My only regret was buying that Nico Fico traveler. I should have bought the Harken instead. In fact, I just bought a used Harken off a guy on this forum last month and I love it. He shipped it up to me from his home in Virginia. It came off his O'Day 23.
So if you do spring for a traveler, buy a Harken or Garhaurer with the ropes and sheaves.
When I first mounted my old traveler, I needed to mount it on something that would conform to the seats and I used three pieces of Teak to do that. I mocked up a design out of cheap pine first, just to see how it was going to look. Teak is too expensive it experiment as you may know. I made up two mounts using patterns that I had scribed to copy the curves on the seats. The mounts are flat on the top to accept the 60" Teak board in which the track was to be attached to with 1/4"X3" bolts and nuts. I used four long 5/16" bolts, two on each side, to mount the Traveler to the seats on both sides with plywood back up plates in the cabin. The bolt heads; I carefully countersunk into the Teak using a miniature chisel set so that the track lays flat on the Teak over these bolts. Any of the smaller bolts and nuts that interfered with the placement of these three pieces of Teak, I countersunk in order to get these boards to fit snug without gaps. I just did what I had to do as the situation dictated, and it came out satisfactory.

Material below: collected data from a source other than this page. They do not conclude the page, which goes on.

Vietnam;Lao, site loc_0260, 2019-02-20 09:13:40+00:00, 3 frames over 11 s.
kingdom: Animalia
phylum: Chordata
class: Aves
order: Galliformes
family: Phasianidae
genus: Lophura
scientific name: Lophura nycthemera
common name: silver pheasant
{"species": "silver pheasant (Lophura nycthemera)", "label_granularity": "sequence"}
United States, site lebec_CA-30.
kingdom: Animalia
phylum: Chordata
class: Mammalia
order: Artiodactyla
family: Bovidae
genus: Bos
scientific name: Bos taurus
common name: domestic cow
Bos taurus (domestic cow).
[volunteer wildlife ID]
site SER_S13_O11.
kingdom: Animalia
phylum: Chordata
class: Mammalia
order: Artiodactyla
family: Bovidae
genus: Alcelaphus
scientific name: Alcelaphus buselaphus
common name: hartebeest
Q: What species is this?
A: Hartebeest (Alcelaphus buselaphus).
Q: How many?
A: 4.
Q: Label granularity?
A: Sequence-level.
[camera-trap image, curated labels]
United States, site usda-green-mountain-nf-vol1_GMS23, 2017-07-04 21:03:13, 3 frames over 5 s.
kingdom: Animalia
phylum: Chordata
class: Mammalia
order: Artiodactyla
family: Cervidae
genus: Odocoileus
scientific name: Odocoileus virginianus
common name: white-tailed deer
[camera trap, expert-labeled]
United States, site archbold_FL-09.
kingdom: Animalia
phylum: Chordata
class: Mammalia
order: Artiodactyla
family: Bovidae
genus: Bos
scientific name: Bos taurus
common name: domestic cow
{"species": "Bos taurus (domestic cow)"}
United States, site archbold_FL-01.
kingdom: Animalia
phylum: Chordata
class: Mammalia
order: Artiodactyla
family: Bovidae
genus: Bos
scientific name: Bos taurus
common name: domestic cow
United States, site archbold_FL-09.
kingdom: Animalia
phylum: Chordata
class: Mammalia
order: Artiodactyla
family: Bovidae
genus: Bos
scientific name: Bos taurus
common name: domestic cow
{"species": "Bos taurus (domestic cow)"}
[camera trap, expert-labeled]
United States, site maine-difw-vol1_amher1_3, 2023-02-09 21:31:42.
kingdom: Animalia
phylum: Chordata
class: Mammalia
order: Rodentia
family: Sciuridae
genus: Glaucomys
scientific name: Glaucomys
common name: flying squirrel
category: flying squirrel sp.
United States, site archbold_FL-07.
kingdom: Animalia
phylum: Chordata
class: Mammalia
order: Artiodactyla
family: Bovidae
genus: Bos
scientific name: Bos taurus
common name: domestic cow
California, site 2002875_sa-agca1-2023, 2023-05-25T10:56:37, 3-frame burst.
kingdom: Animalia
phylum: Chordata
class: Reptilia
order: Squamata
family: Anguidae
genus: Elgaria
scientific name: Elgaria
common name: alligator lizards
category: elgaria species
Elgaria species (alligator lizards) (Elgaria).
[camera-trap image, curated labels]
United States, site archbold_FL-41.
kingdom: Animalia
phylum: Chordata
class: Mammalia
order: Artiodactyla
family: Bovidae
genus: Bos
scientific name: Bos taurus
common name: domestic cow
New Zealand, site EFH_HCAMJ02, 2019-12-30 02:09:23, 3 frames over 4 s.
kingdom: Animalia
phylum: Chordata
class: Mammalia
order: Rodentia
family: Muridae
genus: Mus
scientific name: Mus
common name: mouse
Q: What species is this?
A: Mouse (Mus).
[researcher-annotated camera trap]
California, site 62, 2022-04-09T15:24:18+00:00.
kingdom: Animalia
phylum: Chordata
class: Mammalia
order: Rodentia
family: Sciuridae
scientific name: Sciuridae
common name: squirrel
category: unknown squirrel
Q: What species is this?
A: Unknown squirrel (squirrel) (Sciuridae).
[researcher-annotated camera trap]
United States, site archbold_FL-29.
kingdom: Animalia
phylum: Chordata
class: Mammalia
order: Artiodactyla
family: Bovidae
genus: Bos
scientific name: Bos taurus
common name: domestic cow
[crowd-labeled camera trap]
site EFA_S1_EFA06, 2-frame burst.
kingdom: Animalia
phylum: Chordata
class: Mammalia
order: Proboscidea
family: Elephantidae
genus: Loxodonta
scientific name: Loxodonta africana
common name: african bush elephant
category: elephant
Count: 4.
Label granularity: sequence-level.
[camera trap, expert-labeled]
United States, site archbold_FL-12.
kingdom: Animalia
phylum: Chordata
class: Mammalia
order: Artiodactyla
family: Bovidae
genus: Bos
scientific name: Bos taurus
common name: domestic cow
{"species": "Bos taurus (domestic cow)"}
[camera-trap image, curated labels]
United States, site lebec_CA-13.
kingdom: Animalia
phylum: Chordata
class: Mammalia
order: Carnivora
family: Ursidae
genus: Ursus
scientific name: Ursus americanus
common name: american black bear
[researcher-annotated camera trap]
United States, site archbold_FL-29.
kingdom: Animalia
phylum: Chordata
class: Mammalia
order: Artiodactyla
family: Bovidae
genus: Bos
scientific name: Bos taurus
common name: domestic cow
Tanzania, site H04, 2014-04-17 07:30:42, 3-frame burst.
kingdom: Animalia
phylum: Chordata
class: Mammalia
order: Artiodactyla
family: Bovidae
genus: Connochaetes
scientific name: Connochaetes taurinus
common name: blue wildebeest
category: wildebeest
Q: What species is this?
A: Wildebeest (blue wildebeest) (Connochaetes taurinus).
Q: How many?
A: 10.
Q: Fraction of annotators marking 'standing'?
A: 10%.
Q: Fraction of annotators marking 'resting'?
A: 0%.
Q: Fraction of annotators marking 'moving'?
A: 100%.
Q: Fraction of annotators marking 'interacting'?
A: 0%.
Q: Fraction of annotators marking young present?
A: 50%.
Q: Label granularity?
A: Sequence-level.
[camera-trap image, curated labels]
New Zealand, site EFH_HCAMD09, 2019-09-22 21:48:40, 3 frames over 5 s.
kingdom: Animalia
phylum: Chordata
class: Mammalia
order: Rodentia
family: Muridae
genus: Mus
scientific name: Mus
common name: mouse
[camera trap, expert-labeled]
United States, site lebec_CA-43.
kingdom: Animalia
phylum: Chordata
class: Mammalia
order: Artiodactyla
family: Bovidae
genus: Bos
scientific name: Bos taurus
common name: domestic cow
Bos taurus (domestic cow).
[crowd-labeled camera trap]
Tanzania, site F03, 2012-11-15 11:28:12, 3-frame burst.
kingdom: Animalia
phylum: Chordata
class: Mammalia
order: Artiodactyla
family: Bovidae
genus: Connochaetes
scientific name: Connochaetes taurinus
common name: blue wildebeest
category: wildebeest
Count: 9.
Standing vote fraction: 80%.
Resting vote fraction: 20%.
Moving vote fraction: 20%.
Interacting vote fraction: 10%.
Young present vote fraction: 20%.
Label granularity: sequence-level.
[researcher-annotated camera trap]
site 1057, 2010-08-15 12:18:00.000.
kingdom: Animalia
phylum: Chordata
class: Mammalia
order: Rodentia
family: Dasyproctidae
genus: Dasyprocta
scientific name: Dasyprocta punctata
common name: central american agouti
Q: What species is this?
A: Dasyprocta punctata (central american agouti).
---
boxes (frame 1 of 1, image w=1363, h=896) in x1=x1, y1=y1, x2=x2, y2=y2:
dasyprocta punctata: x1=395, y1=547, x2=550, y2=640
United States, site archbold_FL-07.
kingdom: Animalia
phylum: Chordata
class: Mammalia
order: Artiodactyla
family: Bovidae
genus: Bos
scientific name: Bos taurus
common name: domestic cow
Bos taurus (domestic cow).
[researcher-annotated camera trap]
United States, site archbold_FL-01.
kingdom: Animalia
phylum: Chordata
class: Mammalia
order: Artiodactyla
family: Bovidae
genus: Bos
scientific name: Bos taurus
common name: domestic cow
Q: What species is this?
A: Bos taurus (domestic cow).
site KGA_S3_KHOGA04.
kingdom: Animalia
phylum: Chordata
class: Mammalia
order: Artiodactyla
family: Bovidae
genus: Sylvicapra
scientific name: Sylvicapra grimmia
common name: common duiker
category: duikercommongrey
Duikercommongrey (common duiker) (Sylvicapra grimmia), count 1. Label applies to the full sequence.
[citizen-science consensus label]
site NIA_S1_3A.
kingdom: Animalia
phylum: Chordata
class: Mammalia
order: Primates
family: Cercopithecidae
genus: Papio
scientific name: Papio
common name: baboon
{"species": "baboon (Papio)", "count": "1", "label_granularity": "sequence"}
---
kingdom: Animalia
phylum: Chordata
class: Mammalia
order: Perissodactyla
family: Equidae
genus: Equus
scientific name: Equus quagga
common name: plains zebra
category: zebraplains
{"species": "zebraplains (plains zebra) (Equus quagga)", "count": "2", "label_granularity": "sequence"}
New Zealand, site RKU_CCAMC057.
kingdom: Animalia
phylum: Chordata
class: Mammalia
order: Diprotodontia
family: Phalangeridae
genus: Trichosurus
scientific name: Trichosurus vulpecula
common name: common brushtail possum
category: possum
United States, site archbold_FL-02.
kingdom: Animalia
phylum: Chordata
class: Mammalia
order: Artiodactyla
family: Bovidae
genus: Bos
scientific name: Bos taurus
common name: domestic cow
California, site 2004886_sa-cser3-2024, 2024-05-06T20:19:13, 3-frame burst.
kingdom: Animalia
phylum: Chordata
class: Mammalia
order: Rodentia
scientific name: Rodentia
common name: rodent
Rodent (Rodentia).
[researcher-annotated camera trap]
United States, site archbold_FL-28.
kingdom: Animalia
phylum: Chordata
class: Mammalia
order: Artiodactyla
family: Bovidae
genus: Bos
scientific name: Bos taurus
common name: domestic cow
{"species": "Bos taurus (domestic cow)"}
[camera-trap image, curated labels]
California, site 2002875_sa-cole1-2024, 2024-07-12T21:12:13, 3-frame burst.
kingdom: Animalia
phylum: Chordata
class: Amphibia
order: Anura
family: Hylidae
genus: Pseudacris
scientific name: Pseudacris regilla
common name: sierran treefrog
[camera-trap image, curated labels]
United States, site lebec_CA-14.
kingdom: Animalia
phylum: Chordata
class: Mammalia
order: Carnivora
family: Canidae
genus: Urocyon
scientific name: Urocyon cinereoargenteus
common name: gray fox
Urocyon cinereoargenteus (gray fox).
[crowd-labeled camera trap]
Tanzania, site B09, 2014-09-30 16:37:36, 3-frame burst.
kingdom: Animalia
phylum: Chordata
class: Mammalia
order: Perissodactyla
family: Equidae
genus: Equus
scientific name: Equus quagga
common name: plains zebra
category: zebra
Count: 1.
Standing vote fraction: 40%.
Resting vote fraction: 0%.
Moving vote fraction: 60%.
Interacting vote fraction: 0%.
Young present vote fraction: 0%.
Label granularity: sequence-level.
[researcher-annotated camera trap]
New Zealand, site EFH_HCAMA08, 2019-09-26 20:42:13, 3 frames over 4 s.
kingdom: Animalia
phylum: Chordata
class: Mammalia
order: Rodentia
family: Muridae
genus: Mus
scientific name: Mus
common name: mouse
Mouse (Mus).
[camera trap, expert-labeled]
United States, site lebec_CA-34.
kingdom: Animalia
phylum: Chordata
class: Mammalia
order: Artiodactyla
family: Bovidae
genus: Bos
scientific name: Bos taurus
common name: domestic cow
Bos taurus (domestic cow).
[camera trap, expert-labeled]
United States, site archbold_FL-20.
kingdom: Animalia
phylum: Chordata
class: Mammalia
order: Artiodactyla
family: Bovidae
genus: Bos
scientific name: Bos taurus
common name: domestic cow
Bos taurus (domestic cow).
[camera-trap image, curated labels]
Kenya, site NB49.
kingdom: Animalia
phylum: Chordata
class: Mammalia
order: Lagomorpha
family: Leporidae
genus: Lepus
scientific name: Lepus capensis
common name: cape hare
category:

You may want to use something other than Teak. I've been using Trex on my boat lately. I replaced a 1" Teak board under my mast tabernacle with Trex. I've also been using PVC Foam Board. I built an extrusion for my mast out this stuff and I like it. It can be glued with PVC cement. There is no limit to what can be done on a boat with these materials.
As for the triangular plate; I had it removed from my backstay years ago by the owner of Rig-Rite in Warwick RI. He made the suggestion of installing a used Johnson Handy-Lock that he had laying around in the shop and moving the open turnbuck up over it on the back stay. This worked out great for me as I was doing a lot of trailering with this boat every week at my favorite ramps.
The Handy Lock allows me to throw slack into the forestay in order to remove it to let the mast down. The other stays are left untouched.
The open turnbuckle allows me to remove the backstay through the hole in the mast head each fall when I put my boat up for the season.
Today I no longer trailer my boat save going to and from the YC on the Taunton River. In fact, I just brought my boat home last Sunday to do some work on it at the house. Hopefully I'll get my work finished and bring it back.
I'm still using a press button quick pin on my forestay which has a CDI Roller Furler on it.
As for that triangular plate that I had removed from my back stay? I had my son weld it to the end of a Gin Pole that he made up for me several years ago. "Waste not want not"- is what I always say.